*Text provided*:
--------------------------------------------------
What is Ad Fraud and What Can You Do About It?

Last Updated on October 23, 2024 by Valerie Jennings

If your company spends money on digital ad content to attract customers, you should do everything possible to ensure that these hard-earned dollars are not wasted. Ad fraud — from faking clicks to impression scams — is a significant challenge for businesses and marketers. It can eat advertising budgets, inflate advertisement metrics and deceive advertisers into expecting greater ad revenue.

As a digital marketing and advertising agency, JSMM is taking steps to restrict ad fraud by using data-driven targeting, limiting broad keyword targeting, monitoring the quality of leads, adding extra safeguards on client websites to reduce spam, and incorporating Artificial Intelligence (AI) ad tools. 

Advertising platforms like Meta and Google should also take more aggressive steps to restrict robots, malicious actors and fake profiles from consuming paid media investments. We have noticed that media investments have not gone as far since 2023, and the quality of the leads has decreased due to spam. As a result, we have tightened our belts and are monitoring the situation closely.

What is Ad Fraud?

Online advertising fraud, or ad fraud, involves faking clicks, sales or conversion with the intention of financial gain. Scammers utilize fake users and robots to make advertisers believe that their ads are gaining traction and make them pay for false exposure.

Since ads are created to get the attention of potential customers, ad fraud drains ad budgets and skews analytics without providing any real ROI. This deception also makes it challenging for businesses to properly and accurately assess the effectiveness of their advertising strategies. As a result, companies may make misguided decisions based on flawed data, further compounding the financial and strategic impacts of ad fraud on the advertising industry. This incident can also negatively affect brand reputation.
--------------------------------------------------
*Material supplied*:
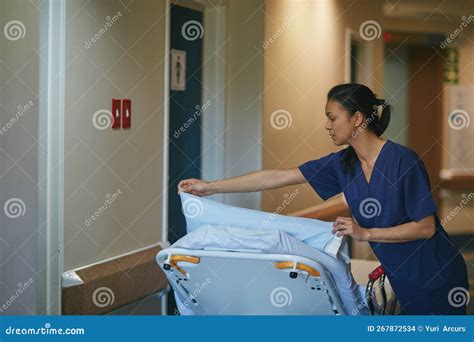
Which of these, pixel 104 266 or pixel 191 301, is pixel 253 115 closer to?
pixel 104 266

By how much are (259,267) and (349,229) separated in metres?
0.28

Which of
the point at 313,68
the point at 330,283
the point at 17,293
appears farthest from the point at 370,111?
the point at 17,293

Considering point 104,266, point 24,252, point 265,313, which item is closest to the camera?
point 265,313

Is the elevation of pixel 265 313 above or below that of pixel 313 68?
below

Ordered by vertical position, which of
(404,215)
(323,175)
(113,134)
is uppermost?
(113,134)

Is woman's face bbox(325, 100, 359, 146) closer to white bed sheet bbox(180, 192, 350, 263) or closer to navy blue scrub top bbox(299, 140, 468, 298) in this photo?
navy blue scrub top bbox(299, 140, 468, 298)

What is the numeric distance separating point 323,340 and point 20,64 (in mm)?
1330

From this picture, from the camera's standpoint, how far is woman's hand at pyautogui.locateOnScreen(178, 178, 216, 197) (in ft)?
8.80

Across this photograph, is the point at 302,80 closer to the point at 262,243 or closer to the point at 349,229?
the point at 349,229

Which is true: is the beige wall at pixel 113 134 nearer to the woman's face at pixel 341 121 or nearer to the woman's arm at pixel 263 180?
the woman's arm at pixel 263 180

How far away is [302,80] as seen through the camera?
350 centimetres

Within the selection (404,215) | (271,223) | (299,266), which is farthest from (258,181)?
(299,266)

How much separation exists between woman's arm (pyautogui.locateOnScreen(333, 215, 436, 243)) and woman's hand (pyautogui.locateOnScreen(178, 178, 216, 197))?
51 cm

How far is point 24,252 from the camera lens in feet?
9.57
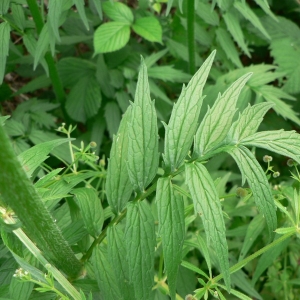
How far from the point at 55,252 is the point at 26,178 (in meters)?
0.18

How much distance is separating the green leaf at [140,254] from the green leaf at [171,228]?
34 millimetres

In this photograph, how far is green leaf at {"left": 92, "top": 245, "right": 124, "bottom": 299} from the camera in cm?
75

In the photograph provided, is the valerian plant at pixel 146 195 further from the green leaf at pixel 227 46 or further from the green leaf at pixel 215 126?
the green leaf at pixel 227 46

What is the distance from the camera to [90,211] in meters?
0.79

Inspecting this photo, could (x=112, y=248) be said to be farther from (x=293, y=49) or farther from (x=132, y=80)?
(x=293, y=49)

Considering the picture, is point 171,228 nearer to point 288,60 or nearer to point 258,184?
point 258,184

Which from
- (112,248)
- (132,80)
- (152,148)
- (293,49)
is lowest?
(293,49)

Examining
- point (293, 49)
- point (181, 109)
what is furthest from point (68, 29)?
point (181, 109)

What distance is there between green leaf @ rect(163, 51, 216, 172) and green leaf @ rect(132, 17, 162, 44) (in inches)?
30.7

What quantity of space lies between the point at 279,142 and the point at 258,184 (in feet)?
0.25

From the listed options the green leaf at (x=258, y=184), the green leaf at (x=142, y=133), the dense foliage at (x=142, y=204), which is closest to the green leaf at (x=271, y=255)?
the dense foliage at (x=142, y=204)

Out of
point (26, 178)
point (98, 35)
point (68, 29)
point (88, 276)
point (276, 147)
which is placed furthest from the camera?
point (68, 29)

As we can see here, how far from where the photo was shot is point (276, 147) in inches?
27.0

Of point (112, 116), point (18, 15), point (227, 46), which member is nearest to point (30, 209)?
point (18, 15)
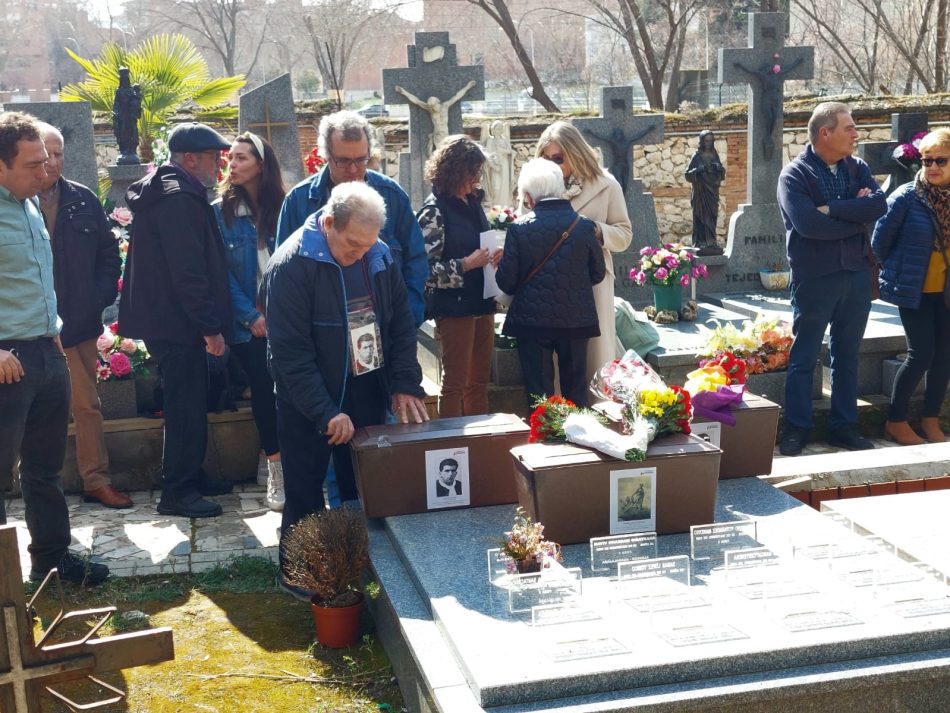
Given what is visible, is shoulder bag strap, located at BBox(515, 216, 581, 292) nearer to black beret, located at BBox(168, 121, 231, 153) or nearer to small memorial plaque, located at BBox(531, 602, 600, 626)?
black beret, located at BBox(168, 121, 231, 153)

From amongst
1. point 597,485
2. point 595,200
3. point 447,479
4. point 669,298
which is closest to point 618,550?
point 597,485

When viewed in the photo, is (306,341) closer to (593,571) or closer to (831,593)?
(593,571)

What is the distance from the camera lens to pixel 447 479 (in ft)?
15.3

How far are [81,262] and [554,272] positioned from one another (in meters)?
2.28

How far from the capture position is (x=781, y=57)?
11.6 meters

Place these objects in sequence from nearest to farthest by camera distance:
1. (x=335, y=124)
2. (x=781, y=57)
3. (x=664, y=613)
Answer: (x=664, y=613)
(x=335, y=124)
(x=781, y=57)

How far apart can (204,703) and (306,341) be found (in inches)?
54.4

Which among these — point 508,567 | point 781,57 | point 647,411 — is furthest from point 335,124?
point 781,57

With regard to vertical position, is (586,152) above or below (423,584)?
above

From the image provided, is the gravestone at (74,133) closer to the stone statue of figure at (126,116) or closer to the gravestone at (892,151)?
the stone statue of figure at (126,116)

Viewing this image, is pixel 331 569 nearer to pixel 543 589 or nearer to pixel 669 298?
pixel 543 589

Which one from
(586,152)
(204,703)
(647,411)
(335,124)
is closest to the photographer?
(204,703)

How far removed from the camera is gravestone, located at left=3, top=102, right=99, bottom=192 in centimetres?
909

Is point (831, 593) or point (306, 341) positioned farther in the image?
point (306, 341)
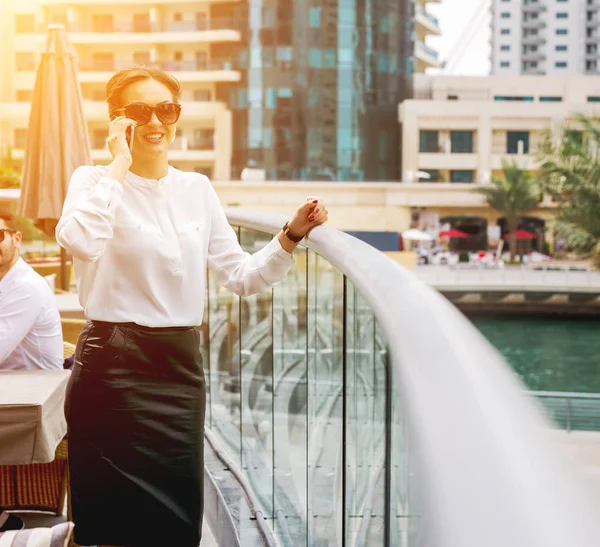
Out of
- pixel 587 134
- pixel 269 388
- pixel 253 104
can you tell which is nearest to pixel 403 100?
pixel 253 104

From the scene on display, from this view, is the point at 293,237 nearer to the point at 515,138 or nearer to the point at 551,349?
the point at 551,349

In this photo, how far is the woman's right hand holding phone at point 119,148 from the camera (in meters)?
2.04

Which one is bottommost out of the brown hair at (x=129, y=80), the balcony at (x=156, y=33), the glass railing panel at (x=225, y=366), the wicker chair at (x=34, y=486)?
the wicker chair at (x=34, y=486)

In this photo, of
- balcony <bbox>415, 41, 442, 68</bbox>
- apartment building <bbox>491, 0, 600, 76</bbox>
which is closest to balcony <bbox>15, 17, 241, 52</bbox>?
balcony <bbox>415, 41, 442, 68</bbox>

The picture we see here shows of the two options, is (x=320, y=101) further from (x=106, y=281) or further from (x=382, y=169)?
(x=106, y=281)

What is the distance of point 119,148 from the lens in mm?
2078

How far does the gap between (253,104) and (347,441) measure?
50052 millimetres

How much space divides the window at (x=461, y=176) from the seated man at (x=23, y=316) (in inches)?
1943

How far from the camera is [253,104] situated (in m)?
51.0

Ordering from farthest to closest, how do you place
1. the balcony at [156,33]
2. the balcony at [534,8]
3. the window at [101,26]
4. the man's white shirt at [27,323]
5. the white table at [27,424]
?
the balcony at [534,8] < the window at [101,26] < the balcony at [156,33] < the man's white shirt at [27,323] < the white table at [27,424]

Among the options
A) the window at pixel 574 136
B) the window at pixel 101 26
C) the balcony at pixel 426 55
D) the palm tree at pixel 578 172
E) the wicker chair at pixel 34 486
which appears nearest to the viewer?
the wicker chair at pixel 34 486

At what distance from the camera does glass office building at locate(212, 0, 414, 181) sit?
50531 mm

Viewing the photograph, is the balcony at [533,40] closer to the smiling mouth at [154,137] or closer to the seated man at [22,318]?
the seated man at [22,318]

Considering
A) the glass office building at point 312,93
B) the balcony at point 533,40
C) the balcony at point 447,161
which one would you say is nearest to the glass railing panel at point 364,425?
the glass office building at point 312,93
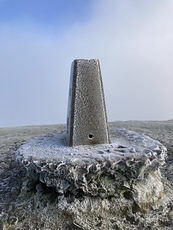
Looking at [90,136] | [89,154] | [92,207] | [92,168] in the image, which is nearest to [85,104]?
[90,136]

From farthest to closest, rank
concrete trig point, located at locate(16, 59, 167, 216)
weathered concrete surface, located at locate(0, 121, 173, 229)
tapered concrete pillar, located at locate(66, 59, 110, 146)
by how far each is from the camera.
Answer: tapered concrete pillar, located at locate(66, 59, 110, 146) → concrete trig point, located at locate(16, 59, 167, 216) → weathered concrete surface, located at locate(0, 121, 173, 229)

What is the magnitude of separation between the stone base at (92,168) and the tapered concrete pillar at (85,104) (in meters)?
0.32

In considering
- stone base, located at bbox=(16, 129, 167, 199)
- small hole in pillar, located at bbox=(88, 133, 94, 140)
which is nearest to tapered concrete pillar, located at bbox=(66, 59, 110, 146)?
small hole in pillar, located at bbox=(88, 133, 94, 140)

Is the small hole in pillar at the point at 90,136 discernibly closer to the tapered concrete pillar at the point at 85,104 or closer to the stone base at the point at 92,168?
the tapered concrete pillar at the point at 85,104

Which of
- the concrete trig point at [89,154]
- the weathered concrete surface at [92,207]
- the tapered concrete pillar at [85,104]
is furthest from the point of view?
the tapered concrete pillar at [85,104]

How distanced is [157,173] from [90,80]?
2.11 meters

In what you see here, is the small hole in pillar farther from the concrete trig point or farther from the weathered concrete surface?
the weathered concrete surface

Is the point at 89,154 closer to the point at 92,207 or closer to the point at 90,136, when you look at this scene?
the point at 90,136

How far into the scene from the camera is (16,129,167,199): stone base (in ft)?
13.8

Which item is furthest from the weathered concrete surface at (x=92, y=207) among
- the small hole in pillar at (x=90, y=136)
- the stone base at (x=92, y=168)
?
the small hole in pillar at (x=90, y=136)

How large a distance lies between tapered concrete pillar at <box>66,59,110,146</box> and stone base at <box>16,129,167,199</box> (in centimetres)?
32

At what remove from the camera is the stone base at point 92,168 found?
4211 mm

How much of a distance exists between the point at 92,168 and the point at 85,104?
1.27 meters

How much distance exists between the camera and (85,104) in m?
4.97
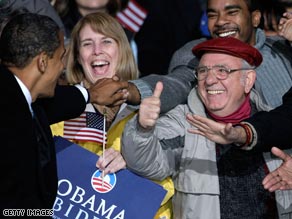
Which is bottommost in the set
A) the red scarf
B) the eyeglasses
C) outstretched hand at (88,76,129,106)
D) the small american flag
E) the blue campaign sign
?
the blue campaign sign

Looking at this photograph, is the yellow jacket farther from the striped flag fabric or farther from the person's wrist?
the striped flag fabric

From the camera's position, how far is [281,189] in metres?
4.40

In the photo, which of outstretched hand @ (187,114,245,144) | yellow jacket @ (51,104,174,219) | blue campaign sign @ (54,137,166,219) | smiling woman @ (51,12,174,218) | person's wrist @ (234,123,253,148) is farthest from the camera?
smiling woman @ (51,12,174,218)

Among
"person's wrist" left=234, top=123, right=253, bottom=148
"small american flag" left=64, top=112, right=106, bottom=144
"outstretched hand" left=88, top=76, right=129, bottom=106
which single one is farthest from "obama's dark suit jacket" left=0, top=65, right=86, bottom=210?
"person's wrist" left=234, top=123, right=253, bottom=148

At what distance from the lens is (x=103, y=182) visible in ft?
15.2

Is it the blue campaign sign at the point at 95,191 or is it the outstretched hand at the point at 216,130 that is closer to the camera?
the outstretched hand at the point at 216,130

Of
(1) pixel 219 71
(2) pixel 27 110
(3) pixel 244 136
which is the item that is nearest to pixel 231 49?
(1) pixel 219 71

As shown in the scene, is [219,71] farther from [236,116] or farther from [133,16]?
[133,16]

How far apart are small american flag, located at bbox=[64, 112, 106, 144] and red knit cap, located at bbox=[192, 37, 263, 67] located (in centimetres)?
69

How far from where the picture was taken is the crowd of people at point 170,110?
406 cm

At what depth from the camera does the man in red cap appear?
181 inches

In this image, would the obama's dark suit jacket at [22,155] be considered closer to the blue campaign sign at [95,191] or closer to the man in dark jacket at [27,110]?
the man in dark jacket at [27,110]

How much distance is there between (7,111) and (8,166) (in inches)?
9.6

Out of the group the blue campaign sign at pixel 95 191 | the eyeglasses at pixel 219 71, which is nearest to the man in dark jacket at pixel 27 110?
the blue campaign sign at pixel 95 191
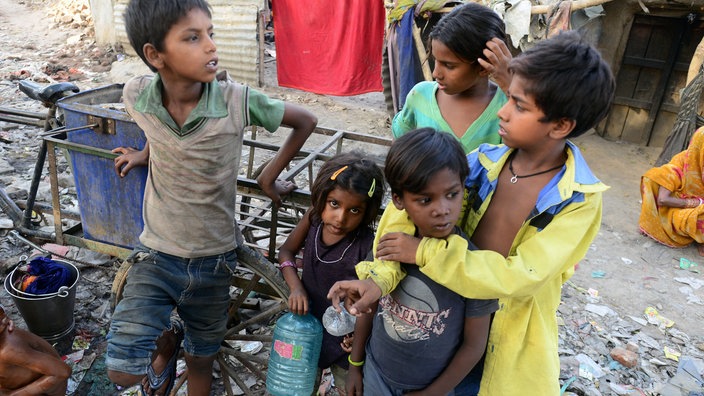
--------------------------------------------------
*Requirement 1*: Can you reproduce, word for word, everything in the ad fraud article from "What is Ad Fraud?" down to "for false exposure."?
*Requirement 2*: Quote everything in the records from the line containing "As we can see" down to the line containing "11.6 meters", including both of those lines, and leave out the pictures.
The records are unrelated to the ad fraud article.

*Final answer 1*:
What is Ad Fraud?

Online advertising fraud, or ad fraud, involves faking clicks, sales or conversion with the intention of financial gain. Scammers utilize fake users and robots to make advertisers believe that their ads are gaining traction and make them pay for false exposure.

*Final answer 2*:
As we can see here, how far from where the photo was shot is point (276, 147) in inches?
27.0

Of point (112, 116), point (18, 15), point (227, 46), which member is nearest to point (30, 209)?
point (18, 15)
Given what is visible, is shoulder bag strap, located at BBox(515, 216, 581, 292) nearer to black beret, located at BBox(168, 121, 231, 153) or nearer to small memorial plaque, located at BBox(531, 602, 600, 626)?
black beret, located at BBox(168, 121, 231, 153)

From amongst
1. point 597,485
2. point 595,200
3. point 447,479
4. point 669,298
which is closest to point 618,550?
point 597,485

When viewed in the photo, is (306,341) closer to (593,571) or closer to (831,593)?
(593,571)

What is the distance from the camera lens to pixel 447 479 (in ft)?
15.3

How far are [81,262] and [554,272] positioned from one another (in meters)?
2.28

How far from the capture position is (x=781, y=57)?
11.6 meters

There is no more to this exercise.